TEXT BLOCK:
▬▬▬

I am using the significant terms aggregation, which gives me n significant terms with their doc_count and bg_count using the following query:
{
"query" : {
"terms" : {"user_id": ["x"]}
},
"aggregations" : {
"word_cloud" : {
"significant_terms": {
"field" : "transcript.results.alternatives.words.word.keyword",
"size": 200
}
}
},
"size": 0
}
If I am taking a term returned by significant terms aggregation and do a match phrase query for that term. Then I am getting a different value of hits than the doc_count in the aggregation.
Match phrase query:
{
"query": {
"bool": {
"must": [
{
"match_phrase": {
"preprocess_data.results.alternatives.transcript": "<term>"
}
},
{
"match_phrase": {
"user_id": "x"
}
}
]
}
},
"from": 0,
"size": 22
}
The field preprocess_data.results.alternatives.transcript
has the following mapping:
{
"type" : "text",
"fields" : {
"keyword" : {
"type" : "keyword",
"ignore_above" : 256
}
}
}
I am unable to explain the difference in document count when doing an aggregation and a match phrase search. Please help.

▬▬▬

DATA RECORDS:

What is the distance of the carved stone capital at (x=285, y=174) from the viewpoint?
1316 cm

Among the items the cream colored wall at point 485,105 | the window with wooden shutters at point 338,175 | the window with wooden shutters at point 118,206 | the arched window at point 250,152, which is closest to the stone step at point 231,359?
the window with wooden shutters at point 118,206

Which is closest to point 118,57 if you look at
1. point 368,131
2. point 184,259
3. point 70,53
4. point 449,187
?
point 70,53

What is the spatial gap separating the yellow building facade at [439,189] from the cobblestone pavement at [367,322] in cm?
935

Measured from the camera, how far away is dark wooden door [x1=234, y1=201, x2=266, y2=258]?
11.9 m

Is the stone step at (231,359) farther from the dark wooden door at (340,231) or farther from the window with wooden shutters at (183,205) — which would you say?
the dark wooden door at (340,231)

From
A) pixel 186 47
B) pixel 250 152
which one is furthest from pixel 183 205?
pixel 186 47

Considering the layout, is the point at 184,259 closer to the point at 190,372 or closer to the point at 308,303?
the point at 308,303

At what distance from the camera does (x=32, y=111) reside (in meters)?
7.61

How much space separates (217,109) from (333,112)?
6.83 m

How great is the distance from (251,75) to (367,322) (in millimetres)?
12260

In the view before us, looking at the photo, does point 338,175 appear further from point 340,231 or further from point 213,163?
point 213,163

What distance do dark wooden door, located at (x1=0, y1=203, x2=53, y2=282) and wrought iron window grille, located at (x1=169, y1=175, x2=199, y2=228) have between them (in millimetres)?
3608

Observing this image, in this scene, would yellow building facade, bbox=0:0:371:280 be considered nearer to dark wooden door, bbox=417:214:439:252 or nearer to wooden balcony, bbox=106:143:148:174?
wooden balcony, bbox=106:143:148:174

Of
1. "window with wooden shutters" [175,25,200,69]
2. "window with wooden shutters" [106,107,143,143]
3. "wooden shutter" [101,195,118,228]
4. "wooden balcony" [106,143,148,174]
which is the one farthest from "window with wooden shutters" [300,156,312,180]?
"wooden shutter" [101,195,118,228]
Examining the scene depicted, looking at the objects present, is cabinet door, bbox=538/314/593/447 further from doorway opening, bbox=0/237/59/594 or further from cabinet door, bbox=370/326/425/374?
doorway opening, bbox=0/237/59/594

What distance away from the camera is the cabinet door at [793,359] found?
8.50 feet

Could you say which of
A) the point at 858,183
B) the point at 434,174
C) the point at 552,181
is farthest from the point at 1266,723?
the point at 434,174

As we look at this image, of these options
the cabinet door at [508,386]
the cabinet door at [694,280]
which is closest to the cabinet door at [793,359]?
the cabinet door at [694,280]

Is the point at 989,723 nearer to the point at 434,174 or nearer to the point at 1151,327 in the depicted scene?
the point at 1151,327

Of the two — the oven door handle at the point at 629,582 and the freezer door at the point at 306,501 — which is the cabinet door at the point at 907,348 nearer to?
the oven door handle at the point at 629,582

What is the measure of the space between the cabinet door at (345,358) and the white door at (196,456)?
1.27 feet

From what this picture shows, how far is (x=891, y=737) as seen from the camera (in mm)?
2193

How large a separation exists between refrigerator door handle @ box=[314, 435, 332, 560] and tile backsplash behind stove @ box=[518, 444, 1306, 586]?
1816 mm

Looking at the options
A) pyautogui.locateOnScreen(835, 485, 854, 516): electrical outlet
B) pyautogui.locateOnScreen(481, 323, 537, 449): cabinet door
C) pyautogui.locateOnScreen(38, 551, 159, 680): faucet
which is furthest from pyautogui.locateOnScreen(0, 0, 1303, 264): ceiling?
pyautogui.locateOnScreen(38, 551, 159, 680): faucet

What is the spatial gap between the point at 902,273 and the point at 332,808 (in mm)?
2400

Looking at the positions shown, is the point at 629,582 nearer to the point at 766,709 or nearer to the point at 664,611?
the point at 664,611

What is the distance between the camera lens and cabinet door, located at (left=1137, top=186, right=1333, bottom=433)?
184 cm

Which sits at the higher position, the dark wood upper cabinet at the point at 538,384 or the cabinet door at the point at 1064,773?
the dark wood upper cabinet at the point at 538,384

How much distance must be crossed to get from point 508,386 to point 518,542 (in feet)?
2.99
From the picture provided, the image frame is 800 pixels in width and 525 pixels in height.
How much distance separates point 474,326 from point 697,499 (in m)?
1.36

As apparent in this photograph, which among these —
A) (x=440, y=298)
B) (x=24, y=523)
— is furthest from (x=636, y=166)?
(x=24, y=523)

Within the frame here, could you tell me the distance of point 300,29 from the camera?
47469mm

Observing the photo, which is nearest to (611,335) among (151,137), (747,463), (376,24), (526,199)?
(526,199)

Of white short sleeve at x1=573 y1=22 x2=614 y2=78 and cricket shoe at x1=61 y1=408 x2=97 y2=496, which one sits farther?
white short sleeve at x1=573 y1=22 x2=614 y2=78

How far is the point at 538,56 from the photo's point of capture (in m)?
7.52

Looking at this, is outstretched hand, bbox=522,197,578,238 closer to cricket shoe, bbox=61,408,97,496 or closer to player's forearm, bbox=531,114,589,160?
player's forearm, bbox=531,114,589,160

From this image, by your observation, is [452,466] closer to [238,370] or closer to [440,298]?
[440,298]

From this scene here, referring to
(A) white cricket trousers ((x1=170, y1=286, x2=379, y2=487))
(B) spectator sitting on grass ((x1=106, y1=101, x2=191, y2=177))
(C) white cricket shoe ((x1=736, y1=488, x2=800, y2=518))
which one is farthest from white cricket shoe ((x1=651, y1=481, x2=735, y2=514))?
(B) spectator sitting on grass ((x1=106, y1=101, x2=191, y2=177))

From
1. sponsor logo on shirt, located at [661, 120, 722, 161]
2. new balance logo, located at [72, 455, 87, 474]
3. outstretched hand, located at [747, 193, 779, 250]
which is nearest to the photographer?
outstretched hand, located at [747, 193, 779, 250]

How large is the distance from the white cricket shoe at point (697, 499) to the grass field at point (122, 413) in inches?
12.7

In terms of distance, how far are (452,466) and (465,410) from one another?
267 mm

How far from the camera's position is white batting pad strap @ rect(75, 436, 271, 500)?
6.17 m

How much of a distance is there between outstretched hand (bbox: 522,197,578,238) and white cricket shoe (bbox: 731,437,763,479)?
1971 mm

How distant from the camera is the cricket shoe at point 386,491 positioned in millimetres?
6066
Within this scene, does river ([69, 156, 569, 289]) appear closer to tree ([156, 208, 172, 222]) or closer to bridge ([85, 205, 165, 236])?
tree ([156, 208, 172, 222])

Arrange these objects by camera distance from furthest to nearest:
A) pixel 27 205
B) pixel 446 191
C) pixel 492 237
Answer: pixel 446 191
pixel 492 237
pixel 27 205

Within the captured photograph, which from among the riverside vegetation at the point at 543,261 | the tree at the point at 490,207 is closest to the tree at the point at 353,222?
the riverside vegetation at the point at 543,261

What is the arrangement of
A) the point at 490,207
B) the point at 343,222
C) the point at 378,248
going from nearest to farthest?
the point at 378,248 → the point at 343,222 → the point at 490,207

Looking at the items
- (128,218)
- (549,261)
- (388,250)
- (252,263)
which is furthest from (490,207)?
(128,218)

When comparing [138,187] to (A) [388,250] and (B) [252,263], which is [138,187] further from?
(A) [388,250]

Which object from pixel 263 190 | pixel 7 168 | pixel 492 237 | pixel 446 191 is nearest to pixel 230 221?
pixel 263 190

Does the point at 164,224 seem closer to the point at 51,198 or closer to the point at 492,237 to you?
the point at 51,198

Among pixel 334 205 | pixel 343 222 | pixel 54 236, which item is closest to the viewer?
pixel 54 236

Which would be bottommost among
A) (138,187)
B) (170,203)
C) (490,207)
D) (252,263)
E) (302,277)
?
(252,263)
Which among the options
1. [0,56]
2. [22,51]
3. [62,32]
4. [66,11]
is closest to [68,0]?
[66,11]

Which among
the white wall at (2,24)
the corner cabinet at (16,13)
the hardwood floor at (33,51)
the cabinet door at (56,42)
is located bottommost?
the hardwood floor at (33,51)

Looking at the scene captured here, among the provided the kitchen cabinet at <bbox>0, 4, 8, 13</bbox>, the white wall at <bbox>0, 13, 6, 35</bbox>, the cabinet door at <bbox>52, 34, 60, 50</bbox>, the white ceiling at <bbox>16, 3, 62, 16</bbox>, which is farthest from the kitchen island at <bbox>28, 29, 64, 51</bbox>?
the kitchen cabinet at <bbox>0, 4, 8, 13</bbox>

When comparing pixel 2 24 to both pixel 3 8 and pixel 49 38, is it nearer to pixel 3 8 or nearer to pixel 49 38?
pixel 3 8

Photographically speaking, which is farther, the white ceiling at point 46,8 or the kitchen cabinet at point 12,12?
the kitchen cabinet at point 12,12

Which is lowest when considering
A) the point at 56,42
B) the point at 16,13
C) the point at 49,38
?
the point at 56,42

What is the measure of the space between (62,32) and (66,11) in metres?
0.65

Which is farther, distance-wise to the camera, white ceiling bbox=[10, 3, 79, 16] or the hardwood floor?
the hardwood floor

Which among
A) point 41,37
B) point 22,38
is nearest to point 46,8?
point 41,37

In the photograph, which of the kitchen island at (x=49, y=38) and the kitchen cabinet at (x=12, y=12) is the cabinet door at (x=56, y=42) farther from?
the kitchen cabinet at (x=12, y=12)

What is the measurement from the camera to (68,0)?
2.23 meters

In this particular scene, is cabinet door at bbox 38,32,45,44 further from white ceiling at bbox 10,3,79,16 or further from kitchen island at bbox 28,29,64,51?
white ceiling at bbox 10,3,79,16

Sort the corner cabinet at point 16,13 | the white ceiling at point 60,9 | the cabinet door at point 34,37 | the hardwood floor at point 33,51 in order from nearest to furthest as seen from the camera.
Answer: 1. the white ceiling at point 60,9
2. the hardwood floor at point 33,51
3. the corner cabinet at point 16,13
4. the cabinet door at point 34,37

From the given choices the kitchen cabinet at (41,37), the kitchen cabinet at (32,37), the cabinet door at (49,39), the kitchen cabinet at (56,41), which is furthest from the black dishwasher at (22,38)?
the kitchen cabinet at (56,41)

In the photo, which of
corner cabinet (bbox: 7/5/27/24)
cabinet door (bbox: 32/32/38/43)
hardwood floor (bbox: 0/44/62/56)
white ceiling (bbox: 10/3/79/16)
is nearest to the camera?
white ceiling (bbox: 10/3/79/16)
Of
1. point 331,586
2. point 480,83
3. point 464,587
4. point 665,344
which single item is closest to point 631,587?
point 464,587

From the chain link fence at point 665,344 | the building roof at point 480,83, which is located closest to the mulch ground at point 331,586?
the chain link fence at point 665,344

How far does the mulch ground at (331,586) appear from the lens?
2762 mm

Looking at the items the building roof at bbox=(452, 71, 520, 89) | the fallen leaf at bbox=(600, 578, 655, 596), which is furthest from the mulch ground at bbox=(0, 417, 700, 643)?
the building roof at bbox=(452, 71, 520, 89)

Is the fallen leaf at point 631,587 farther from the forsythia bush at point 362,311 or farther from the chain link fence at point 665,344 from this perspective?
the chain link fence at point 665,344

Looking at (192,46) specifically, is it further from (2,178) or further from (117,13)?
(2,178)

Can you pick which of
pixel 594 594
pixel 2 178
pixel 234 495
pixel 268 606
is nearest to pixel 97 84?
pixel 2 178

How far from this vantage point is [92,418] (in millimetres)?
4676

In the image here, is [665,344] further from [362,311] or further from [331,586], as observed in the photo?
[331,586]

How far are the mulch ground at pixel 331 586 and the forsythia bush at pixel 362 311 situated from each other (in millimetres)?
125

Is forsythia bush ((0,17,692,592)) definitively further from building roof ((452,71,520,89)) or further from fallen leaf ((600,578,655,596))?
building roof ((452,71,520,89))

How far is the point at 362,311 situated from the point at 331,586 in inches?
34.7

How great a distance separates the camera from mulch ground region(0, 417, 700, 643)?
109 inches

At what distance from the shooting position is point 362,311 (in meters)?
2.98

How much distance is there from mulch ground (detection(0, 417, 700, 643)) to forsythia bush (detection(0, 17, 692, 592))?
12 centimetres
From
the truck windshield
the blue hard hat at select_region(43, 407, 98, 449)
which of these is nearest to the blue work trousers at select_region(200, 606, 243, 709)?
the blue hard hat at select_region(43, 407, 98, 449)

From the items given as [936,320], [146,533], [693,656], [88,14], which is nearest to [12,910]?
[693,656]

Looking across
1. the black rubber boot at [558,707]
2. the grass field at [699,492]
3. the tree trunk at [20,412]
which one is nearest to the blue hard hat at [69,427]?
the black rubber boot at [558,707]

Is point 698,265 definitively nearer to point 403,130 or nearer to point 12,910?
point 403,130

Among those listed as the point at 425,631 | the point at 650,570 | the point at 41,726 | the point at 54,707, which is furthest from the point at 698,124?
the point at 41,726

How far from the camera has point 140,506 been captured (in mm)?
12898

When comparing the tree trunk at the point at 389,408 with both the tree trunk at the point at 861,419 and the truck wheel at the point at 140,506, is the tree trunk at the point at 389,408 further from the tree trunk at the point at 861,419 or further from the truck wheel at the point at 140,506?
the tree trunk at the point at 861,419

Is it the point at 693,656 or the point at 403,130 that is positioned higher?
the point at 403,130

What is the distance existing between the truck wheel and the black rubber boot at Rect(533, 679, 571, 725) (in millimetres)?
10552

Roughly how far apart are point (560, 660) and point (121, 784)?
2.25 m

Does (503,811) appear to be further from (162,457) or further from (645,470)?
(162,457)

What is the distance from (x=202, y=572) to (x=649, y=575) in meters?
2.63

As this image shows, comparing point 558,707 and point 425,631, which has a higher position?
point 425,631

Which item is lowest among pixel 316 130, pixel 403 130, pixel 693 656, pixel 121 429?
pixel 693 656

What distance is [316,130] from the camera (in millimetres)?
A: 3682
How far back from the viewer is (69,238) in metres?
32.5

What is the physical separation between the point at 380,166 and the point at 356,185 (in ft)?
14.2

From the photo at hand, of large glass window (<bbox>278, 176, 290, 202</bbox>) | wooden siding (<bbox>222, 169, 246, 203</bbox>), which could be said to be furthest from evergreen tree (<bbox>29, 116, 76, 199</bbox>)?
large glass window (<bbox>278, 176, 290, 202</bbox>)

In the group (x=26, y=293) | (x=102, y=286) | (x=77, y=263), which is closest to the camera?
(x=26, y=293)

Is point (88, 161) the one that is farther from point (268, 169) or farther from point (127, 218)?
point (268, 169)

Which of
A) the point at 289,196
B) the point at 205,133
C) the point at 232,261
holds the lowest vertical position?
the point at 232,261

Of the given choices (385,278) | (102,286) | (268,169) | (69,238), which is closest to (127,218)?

▬▬▬

EXERCISE REQUIREMENTS:
1: Restate the paragraph of the significant terms post beginning "If I am taking a term" in a single shorter sentence that keeps its main facts.
2: Check each statement against the significant terms post. Answer yes or no, and quote the words from the post that decide it. (a) The aggregation runs on the field transcript.results.alternatives.words.word.keyword. (b) The match phrase query sets its size to 22. (c) The keyword subfield in the mapping has an ignore_above value of 512.

RESULTS FOR THE EXERCISE:
1: A match phrase query for a term returned by the significant terms aggregation gives a different number of hits than that term's doc_count in the aggregation.

2:
(a) Yes: "field" : "transcript.results.alternatives.words.word.keyword"
(b) Yes: "size": 22
(c) No: "ignore_above" : 256